Portrait of Zoe Barnett
Zoe Barnett was an actress in musical comedies with roles in feature Broadway performances such as "The Debutante" (1914) and "Rose Girl" (1921) among others. She is perhaps most remembered for her leading role in the play "Nobody's Home" (1915) as Miss "Tony" Miller, for which she was commended for her gracefulness, good humor, and clever recitation acts. In this photograph, she holds a bust of a nondescript female figure before her, embodying its expression as her own. Barnett wears a satin head wrap with an ornament centered just above her eyes.
Potrait of Taylor S. Abernathy
Taylor S. Abernathy was born in Missouri to Harry Thomas Abernathy. The Abernathy family owned Abernathy Furniture Company in Kansas City. Taylor graduated from Hamilton College in 1914 and returned to Missouri to work for the First National Bank of Kansas City. He was eventually named President of the bank. In this portrait by Adrain Lamb, Abernathy is dressed in a dark navy or black suit with a white shirt and matching pocket square. His tie bespeckled with red dots is the same color as his suit. The background of this portrait is rich in russet tones of red and yellow.
Potrait of Trixie Friganza
Trixie Friganza was born with the name Delia O'Callahan in Grenola, Kansas.
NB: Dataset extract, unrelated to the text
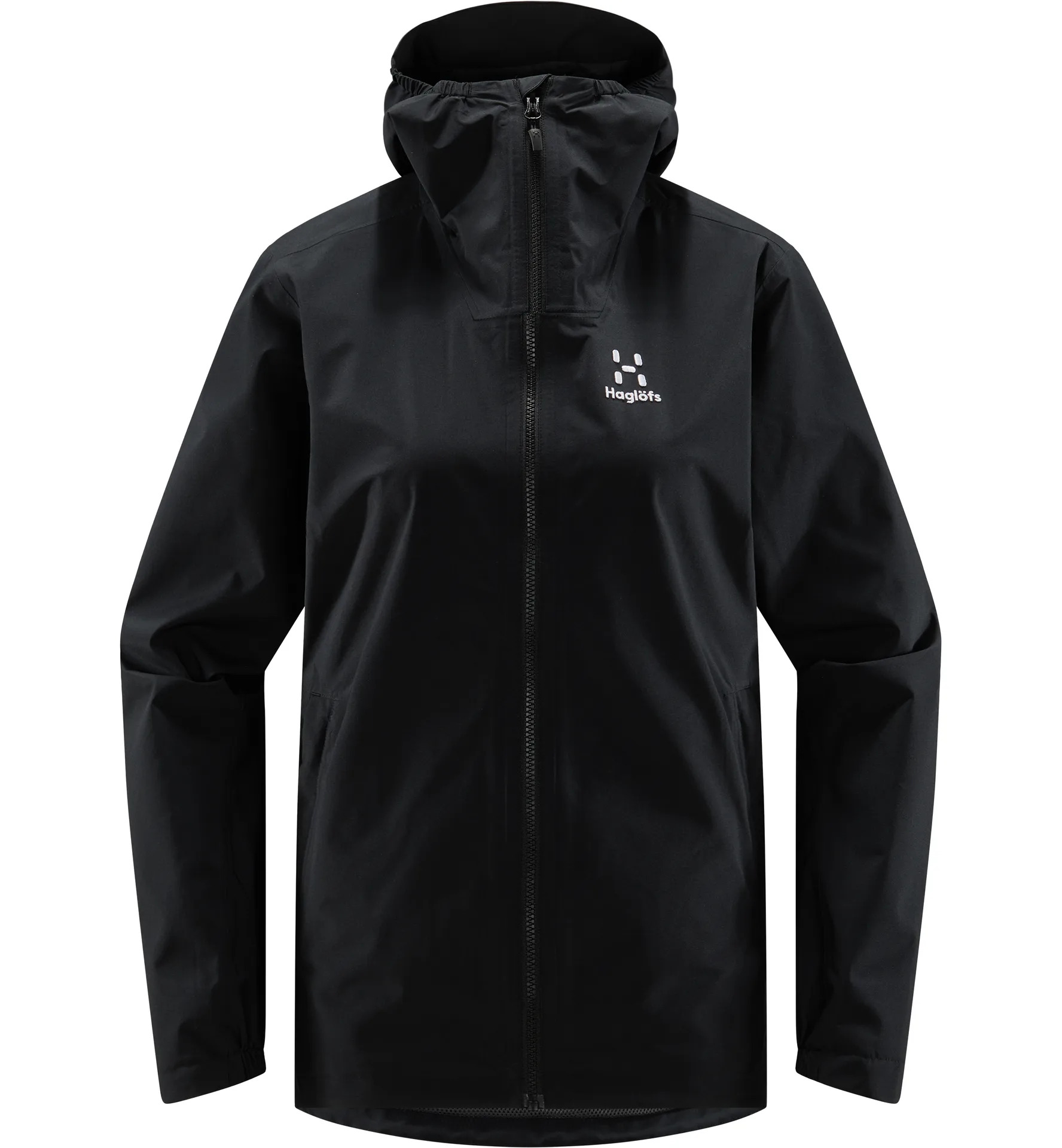 Women's korp proof jacket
She was a comedian with a unique and gentle sense of humor. Trixie was a large woman and often used her weight as a subject of her comedy. In this 1919 photograph, Hixon has manifested the stoic beauty of Trixie as a vaudeville performer. She is dressed in a sateen gown trimmed with fur at the shoulders, wrists, and bottom. Her hat is fur, feather, and trimmed with sateen. Trixie gazes boldly, yet kindly, at the viewer.
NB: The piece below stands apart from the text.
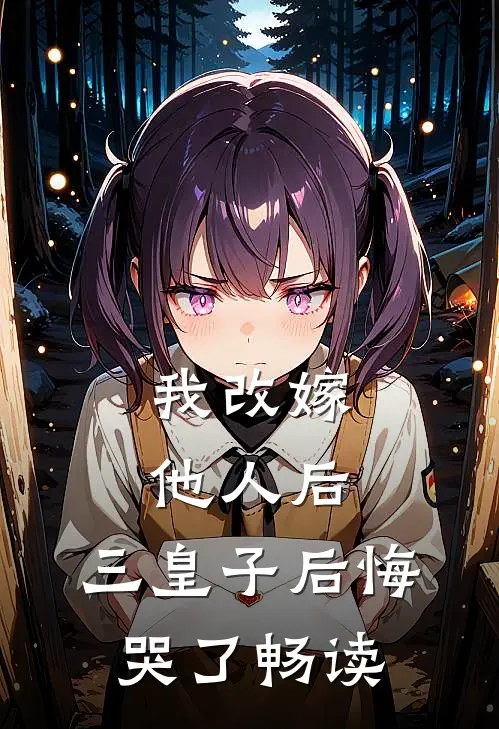 我改嫁他人后，三皇子后悔哭了畅读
President Truman Walking the Independence Square
The photograph depicts the side silhouette of former President Harry S. Truman walking across the street of the Independence Square. The original photograph was taken in 1960. An accompanying plaque dedicates this work as being "presented to R. Crosby Kemper III, in recognition of outstanding leadership and commitment to the Harry S. Truman Library Institute for National and International Affairs." The dedication is dated September 14th, 2006.
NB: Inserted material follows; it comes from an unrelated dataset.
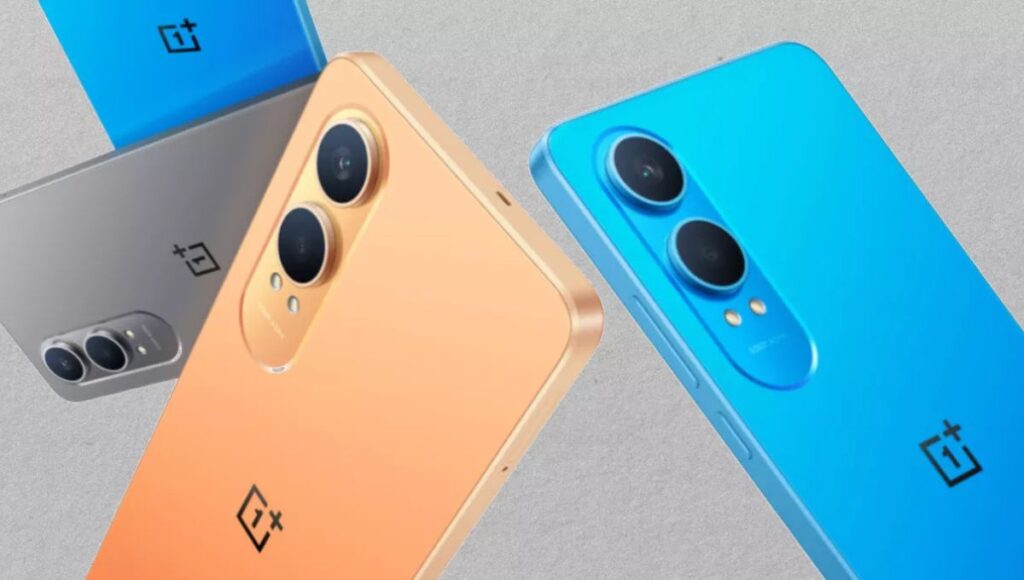 OnePlus Nord CE4 Lite: दमदार बैटरी, शानदार डिस्प्ले और बेहतरीन कैमरा, कीमत सिर्फ ₹15,499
Ralph Lauren Mini Writer's Club Chair
This brown leather toddler sized writer's chair is complete with a button-tucked back and brass stud adornments around the base and backside of the chair. It sits atop four low-profile wooden feet.
Raven Maps and Images Map of North America
This map depicts the North American continent in minute detail, complete with a legend located in the lower lefthand corner which highlights urban areas, national and state capitals, glaciers, ice fields, most important and important highways, as well as most important and important railroads. Elevation and terrain are depicted through color gradation and change of hues, giving the 2-D print a 3-D appearance.
Reconquest of Ibiza
Enrique Sanchez, born 1938, is a well known Latin American artist. Sanchez who is noted for his Postwar and Contemporary paintings is additionally recognized for his illustrations in childrens' books. This work depicts the artist's version of a historical narrative, possibly of James I conquering Ibiza in 1238. The most predominant figure is that of an apparent royal person, bearing a sword and holding a staff. The figure appears to be wearing a crown as he stands astride a dragon shaped boat. The scene also contains a roughly detailed castle.